**Directive**. Reproduce exactly the line in which "At what distance from" occurs and all the lines after it, ending with the last line.

**Exercise material**.
— Begin —
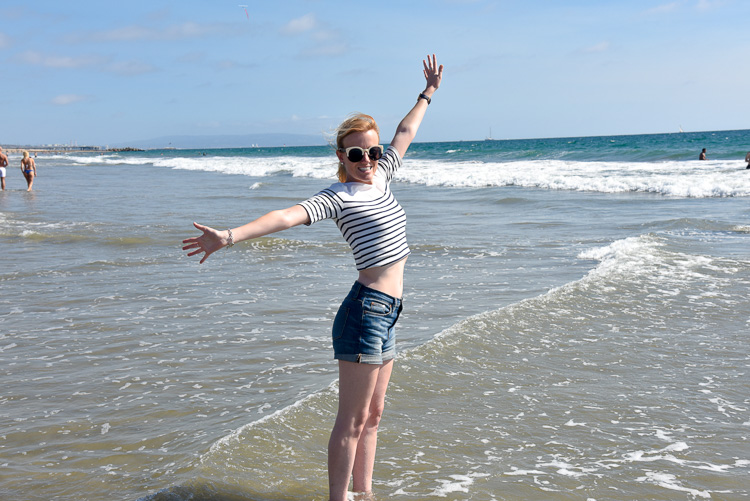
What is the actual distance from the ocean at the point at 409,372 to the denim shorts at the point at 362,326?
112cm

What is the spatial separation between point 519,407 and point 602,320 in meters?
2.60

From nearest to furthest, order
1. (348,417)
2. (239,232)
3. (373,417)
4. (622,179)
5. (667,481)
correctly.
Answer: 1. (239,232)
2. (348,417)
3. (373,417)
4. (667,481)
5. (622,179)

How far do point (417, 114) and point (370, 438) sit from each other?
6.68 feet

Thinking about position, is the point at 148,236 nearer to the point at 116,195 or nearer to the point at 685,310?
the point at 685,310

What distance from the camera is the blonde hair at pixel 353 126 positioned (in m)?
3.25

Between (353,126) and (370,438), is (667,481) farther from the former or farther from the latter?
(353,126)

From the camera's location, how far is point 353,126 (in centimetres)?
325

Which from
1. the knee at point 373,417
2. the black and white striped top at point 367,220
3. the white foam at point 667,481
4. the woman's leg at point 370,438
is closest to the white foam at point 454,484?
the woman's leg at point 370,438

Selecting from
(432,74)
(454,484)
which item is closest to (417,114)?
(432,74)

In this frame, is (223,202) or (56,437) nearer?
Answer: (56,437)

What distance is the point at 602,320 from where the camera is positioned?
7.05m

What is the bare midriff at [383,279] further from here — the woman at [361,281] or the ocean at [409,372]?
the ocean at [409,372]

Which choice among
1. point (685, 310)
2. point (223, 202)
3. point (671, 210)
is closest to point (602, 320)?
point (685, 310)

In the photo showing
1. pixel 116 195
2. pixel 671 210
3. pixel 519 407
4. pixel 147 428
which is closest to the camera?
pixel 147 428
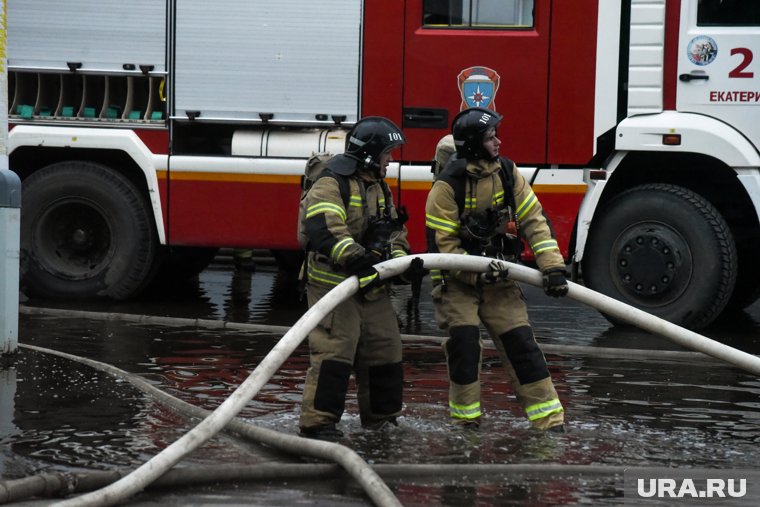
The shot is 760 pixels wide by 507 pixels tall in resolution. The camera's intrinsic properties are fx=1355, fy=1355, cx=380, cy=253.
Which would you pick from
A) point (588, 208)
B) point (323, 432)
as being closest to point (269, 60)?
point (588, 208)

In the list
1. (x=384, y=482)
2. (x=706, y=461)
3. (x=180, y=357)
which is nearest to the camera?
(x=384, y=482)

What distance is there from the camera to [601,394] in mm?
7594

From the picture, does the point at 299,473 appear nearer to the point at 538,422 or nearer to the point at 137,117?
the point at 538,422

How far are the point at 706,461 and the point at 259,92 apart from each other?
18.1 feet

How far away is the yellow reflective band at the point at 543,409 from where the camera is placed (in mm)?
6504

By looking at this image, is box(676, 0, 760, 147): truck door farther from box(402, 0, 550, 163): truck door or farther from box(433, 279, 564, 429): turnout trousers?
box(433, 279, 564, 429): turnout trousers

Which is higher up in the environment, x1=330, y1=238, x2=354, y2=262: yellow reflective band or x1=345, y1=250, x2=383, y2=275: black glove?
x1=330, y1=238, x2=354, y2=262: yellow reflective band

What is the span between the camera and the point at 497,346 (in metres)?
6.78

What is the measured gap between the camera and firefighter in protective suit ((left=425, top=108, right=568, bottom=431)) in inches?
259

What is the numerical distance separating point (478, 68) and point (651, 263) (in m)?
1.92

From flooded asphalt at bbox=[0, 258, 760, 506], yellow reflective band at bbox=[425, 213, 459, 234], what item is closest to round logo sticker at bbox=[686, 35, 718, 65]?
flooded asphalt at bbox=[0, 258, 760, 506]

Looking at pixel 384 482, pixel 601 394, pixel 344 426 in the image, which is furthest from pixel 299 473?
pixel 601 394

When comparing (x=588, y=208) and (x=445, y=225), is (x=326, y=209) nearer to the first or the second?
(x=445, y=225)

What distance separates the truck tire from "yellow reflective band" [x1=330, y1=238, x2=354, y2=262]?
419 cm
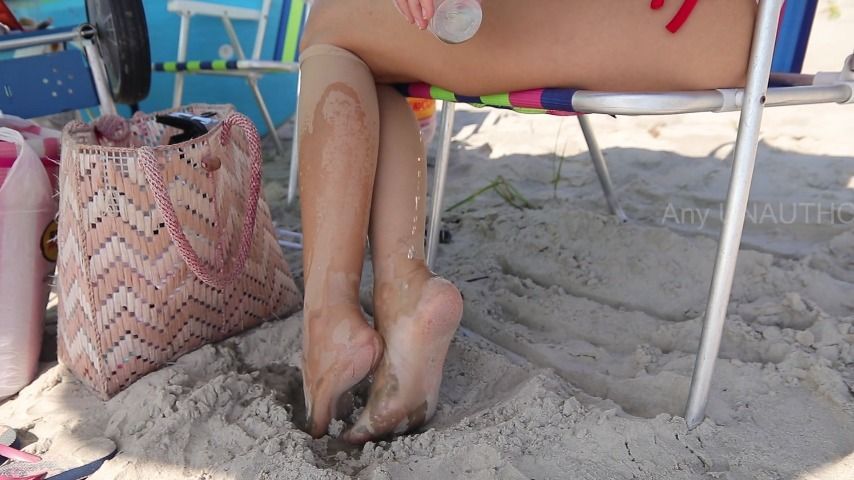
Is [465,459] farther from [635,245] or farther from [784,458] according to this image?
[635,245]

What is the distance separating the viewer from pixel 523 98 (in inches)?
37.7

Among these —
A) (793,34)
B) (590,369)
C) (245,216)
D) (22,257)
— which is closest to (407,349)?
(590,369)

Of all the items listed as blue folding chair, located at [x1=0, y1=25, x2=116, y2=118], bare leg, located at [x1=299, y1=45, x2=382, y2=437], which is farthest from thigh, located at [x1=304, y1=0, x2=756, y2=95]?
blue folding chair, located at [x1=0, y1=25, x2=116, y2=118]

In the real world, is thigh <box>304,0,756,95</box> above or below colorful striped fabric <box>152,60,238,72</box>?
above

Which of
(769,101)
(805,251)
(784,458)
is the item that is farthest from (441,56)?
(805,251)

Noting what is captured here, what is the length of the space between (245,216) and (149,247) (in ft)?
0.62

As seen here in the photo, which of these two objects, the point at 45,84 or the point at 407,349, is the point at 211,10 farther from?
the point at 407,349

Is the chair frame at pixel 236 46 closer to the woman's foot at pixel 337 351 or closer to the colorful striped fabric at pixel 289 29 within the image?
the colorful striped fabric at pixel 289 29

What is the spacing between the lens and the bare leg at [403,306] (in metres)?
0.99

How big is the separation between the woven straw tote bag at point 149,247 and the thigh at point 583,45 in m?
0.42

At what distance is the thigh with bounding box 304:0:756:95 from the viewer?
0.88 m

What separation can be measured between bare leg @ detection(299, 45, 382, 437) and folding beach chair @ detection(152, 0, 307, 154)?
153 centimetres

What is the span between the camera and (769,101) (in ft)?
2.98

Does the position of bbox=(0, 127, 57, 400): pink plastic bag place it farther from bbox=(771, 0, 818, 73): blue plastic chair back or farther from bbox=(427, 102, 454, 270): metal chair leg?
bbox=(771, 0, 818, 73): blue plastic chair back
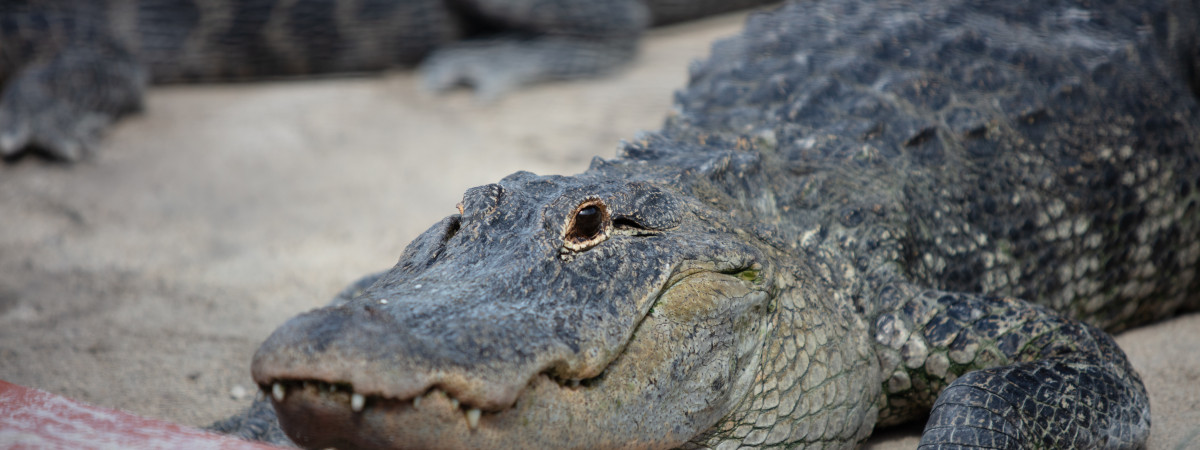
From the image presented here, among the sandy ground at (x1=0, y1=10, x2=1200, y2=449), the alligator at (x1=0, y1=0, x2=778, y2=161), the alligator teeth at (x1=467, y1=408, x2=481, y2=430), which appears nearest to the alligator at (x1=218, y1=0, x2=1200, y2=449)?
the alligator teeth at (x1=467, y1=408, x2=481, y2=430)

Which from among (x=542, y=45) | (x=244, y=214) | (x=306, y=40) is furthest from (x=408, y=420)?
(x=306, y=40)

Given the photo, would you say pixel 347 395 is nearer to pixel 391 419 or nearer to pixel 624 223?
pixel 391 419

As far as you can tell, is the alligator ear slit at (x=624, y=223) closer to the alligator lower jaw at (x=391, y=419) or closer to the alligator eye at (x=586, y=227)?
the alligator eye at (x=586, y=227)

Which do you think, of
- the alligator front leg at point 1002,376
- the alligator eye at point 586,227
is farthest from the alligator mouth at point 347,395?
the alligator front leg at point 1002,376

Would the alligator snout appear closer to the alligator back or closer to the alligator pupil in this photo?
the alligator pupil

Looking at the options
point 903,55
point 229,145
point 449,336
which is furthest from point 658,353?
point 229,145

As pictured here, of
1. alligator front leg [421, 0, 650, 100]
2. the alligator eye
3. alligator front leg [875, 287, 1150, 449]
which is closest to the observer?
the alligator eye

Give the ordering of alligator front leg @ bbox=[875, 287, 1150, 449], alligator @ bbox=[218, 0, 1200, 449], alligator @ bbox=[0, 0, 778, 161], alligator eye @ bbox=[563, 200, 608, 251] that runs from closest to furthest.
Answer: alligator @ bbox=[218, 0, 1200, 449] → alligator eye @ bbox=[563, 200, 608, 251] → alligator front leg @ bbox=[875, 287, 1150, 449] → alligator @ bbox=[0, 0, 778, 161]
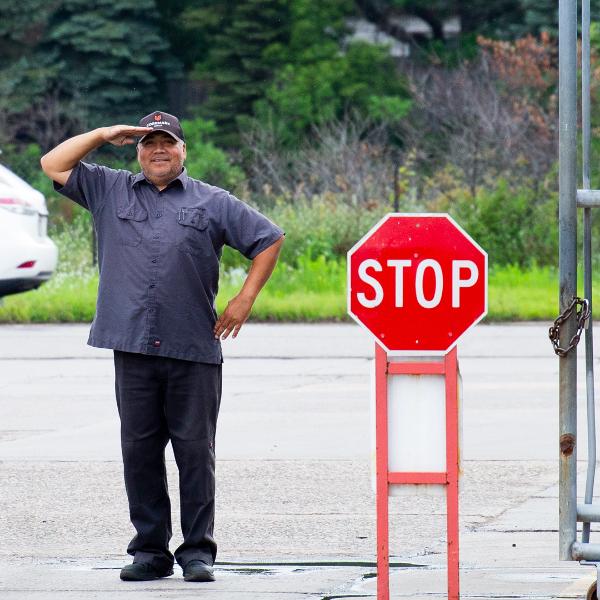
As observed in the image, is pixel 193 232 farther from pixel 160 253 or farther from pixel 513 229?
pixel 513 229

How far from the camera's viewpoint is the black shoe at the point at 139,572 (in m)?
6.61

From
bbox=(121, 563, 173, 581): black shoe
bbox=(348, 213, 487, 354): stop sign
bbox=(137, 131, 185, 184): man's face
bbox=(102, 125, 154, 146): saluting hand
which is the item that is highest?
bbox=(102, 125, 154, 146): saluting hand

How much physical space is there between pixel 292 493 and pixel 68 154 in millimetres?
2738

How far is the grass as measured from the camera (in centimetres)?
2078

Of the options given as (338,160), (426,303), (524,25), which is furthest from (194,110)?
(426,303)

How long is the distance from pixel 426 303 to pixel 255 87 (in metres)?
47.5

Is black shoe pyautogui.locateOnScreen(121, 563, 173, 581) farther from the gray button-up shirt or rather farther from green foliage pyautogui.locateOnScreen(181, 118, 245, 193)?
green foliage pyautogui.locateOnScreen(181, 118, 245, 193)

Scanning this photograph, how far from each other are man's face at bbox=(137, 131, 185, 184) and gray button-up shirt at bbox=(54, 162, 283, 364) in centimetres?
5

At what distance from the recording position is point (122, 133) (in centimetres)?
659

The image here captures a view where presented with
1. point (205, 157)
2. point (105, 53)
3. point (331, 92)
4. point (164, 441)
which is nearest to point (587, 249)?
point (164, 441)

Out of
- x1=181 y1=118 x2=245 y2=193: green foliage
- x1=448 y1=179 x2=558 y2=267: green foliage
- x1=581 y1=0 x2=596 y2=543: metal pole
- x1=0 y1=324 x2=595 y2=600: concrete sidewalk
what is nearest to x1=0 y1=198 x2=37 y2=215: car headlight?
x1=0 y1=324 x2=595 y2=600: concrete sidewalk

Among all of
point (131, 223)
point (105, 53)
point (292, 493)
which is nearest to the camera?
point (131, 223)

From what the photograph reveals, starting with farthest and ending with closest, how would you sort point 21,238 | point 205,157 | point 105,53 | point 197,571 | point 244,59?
— End —
**Written solution**.
At what distance from the recording position is point (122, 133) (in centimetres)?
659

The image here captures a view where presented with
1. point (205, 157)
2. point (105, 53)
3. point (331, 92)
4. point (164, 441)
which is nearest to point (587, 249)?
point (164, 441)

Out of
- x1=181 y1=118 x2=245 y2=193: green foliage
- x1=448 y1=179 x2=558 y2=267: green foliage
- x1=581 y1=0 x2=596 y2=543: metal pole
- x1=0 y1=324 x2=595 y2=600: concrete sidewalk
what is nearest to x1=0 y1=198 x2=37 y2=215: car headlight?
x1=0 y1=324 x2=595 y2=600: concrete sidewalk

Among all of
point (131, 223)
point (105, 53)
point (292, 493)
which is nearest to the camera?
point (131, 223)

From what the photograph reveals, starting with farthest and ending with closest, how would you sort point 21,238 | point 205,157 | point 105,53 | point 197,571 | point 244,59?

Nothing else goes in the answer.